We’re Stronger Together
In the aftermath of the murder of George Floyd, the City responded to protestors by lifting the bridges that cross the Chicago river and shut off the downtown area known as “The Loop”. As a result, it sent boiling over tensions into Chicago’s neighborhoods. As confrontations and violence escalated, New Life and other street outreach organizations went into crisis mode. Little Village street organizations took formation to defend neighborhood stores from property damage but instead quickly escalated racial tensions in the highly segregated city. To prevent further violence, repair harm, and take accountability, New Life worked with others across the city to put on a 400 person peace rally in the neighborhood where they put on programming, barbecued, and distributed “stronger together” t-shirts with the outline of the whole city behind the slogan.
Like in many other MBK cities, New Life pairs their direct programming with systems change work in order to improve the communities wellbeing. They are one of four anchor organizations of Justice Rising, an initiative which aims to transform the juvenile justice system in Chicago. They worked to close down St. Charles and Warrenville juvenile justice centers, and work to create alternatives to youth detention, address disproportionate minority contact, and decrease criminalization of students’ in schools and increase restorative justice practices.
Through it all, MBK acted as a connecting force and support for staff.

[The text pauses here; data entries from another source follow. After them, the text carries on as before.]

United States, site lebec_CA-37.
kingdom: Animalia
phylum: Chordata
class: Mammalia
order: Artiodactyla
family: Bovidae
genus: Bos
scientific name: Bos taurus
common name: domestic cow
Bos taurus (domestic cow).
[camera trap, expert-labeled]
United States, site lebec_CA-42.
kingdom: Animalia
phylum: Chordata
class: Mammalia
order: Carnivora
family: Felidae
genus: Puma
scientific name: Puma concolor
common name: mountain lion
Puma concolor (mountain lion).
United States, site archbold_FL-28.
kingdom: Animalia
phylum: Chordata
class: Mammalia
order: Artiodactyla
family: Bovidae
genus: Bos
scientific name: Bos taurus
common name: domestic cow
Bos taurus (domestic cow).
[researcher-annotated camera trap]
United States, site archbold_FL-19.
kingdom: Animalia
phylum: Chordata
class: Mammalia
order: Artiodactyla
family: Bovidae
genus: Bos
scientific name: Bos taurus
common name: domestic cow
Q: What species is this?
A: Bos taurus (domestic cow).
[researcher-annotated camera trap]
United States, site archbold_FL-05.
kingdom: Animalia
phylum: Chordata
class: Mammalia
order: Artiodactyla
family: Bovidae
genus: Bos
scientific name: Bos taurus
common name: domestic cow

The MBK Covid Relief Fund led to a Harlem Children’s Zone grant specifically for staff care, deeply needed to support each other through the intensity of the work and the personal impact of staff losing parents to covid or burying youth participants who fell victim to violence. The experiences that MBK brought to New Life and its youth participants were invaluable. Youth attending NBA All-Star Games, meeting celebrities like Steph Curry, President Obama, or John Legend, are transformed by the access and experience. “To be part of MBK was to have somebody in your corner who wants to see your agency succeed,”reflected Executive Director of New Life Matt DeMateo. The networking made it feel “like having a bigger team, like there’s colleagues in the fight with you.”
Returning to the reality of the street-level work New Life operates, Estrada concludes, “We have a long way to go toward peace but we’re taking the right steps and building the right relationships… What policymakers can do is listen more deeply to the young people and the frontline organizations.” DeMateo adds, “The answers to the neighborhood’s challenges should come from the neighborhood.”
New Life Centers of Chicagoland, NFP, Chicago, IL
New Life Centers’ Urban Life Skills program targets youth ages 12-to-24 in two demographics: gang-involved or justice-involved youth on probation and youth referred through local schools, community agencies, and the Illinois Department of Juvenile Justice and Cook County Jail, providing them with mentoring, street outreach, violence mediation, intervention services, and street-based counseling. In the midst of the pandemic, New Life Centers has expanded its program offerings to include providing food to more than 400 families a week.